When to Call a Professional
If updating drivers and checking temperatures does not resolve 0x00000118, the GPU hardware may be failing. A tech shop can test the GPU and confirm whether it needs replacement. If the PC is under warranty, contact the manufacturer. A replacement GPU typically costs $150 to $600 depending on the performance tier.
Frequently Asked Questions
What does TDR mean in Windows?
TDR stands for Timeout Detection and Recovery. It is a Windows feature that monitors the GPU and attempts to reset it if it stops responding. If the reset succeeds, you see a brief screen flicker and a notification that the display driver stopped responding and recovered. If the reset fails, Windows cannot continue and crashes with the 0x00000118 blue screen.

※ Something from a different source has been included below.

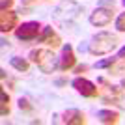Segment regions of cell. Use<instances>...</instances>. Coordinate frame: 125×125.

Is 0x00000118 always a GPU problem?
Usually yes, but not always. A corrupted Windows update, bad RAM, or a failing motherboard can also cause this BSOD in some cases. If updating the GPU driver does not help, run Windows Memory Diagnostic (search for it in the Start menu) to test your RAM.
My GPU is less than a year old — can it still cause 0x00000118?
Yes. Even new GPUs can have driver issues, manufacturing defects, or compatibility problems. Start with a clean driver reinstall before assuming the hardware is defective. If a clean driver install does not resolve it, the card may have a defect — check warranty options.